Task description:
Read through the entries below and copy each line where "solar" turns up.

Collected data
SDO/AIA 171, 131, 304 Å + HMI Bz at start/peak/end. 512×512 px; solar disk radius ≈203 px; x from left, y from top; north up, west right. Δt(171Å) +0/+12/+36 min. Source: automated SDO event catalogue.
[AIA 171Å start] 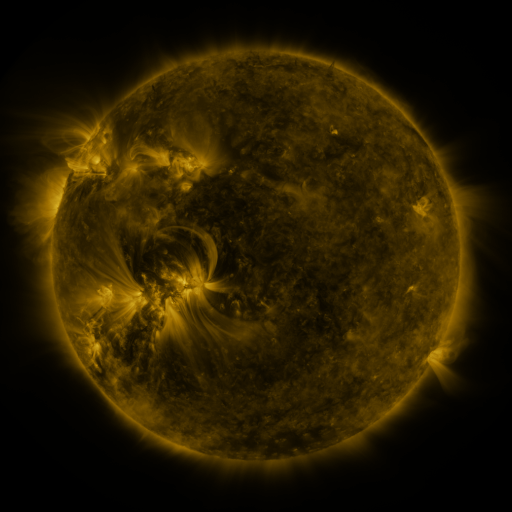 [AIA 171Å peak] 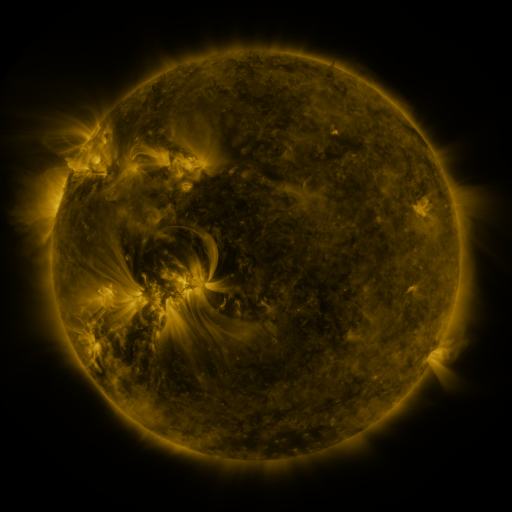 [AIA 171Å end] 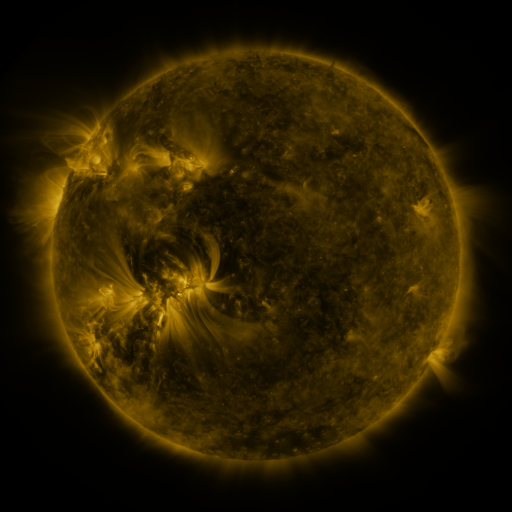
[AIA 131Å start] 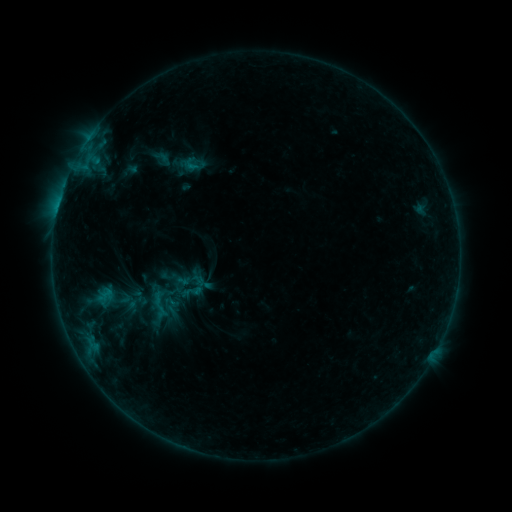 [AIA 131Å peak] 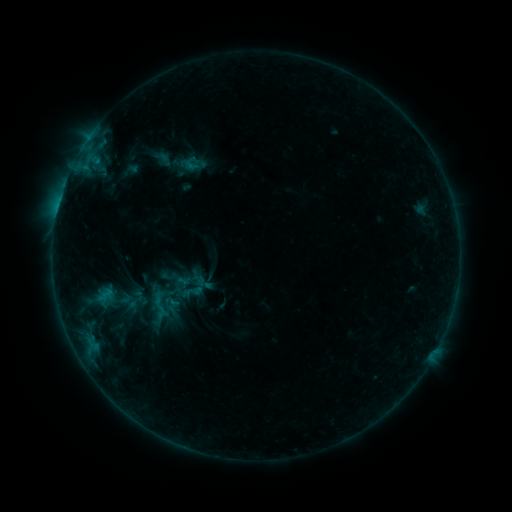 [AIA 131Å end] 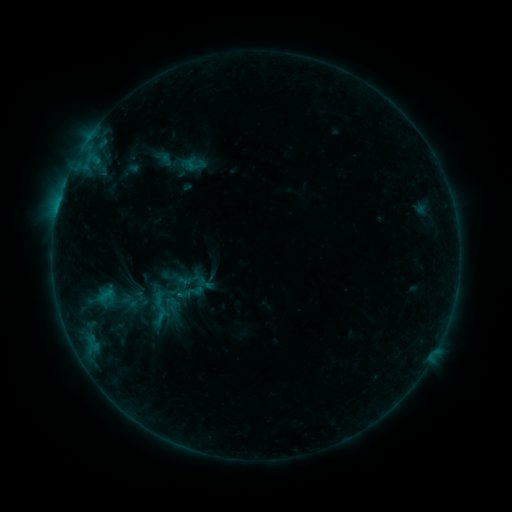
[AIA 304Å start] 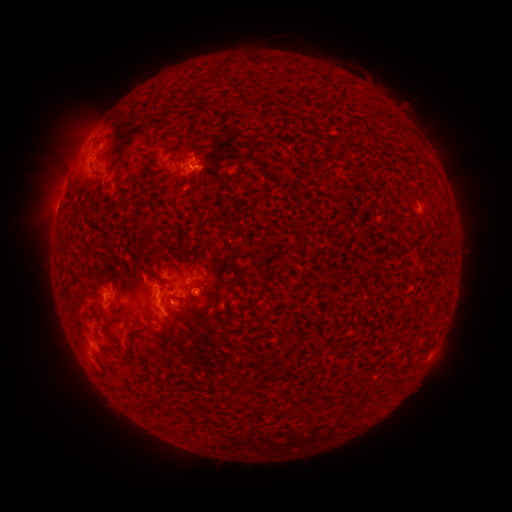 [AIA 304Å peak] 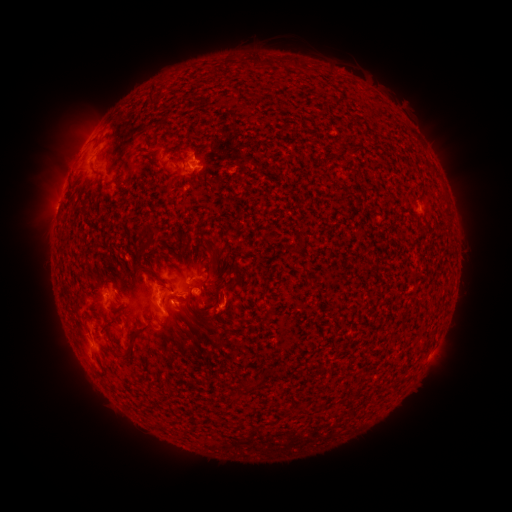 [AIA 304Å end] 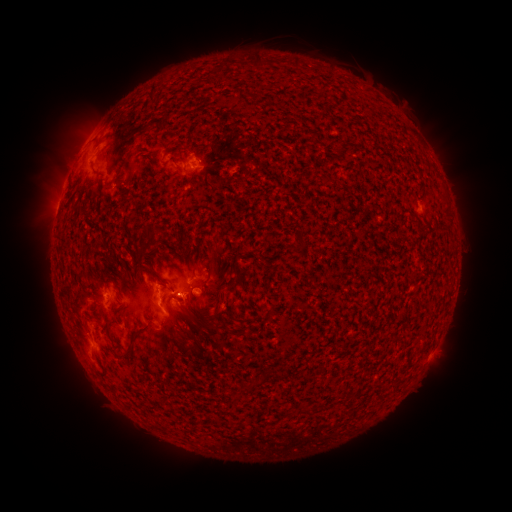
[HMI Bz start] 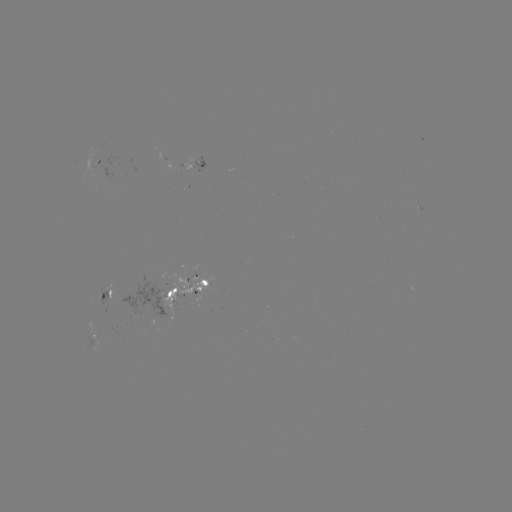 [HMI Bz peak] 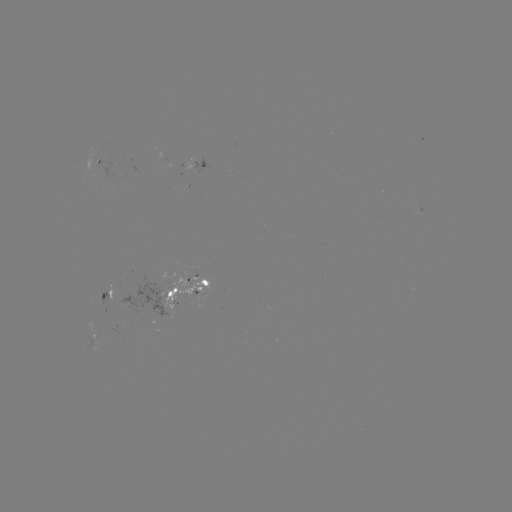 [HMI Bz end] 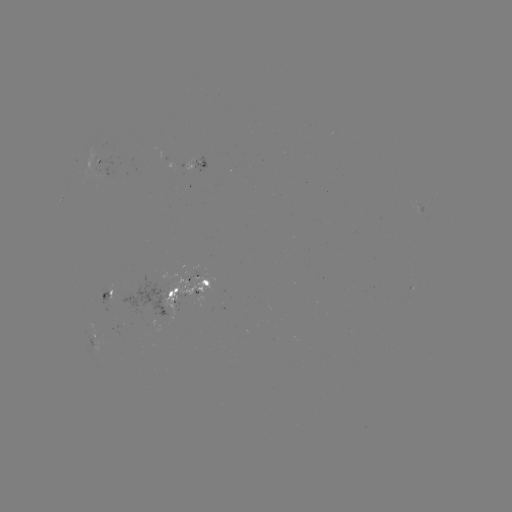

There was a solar emerging-flux region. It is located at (175, 308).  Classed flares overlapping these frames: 1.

Solution:
SDO/AIA 171, 131, 304 Å + HMI Bz at start/peak/end. 512×512 px; solar disk radius ≈203 px; x from left, y from top; north up, west right. Δt(171Å) +0/+12/+36 min. Source: automated SDO event catalogue.
There was a solar emerging-flux region. It is located at (175, 308).  Classed flares overlapping these frames: 1.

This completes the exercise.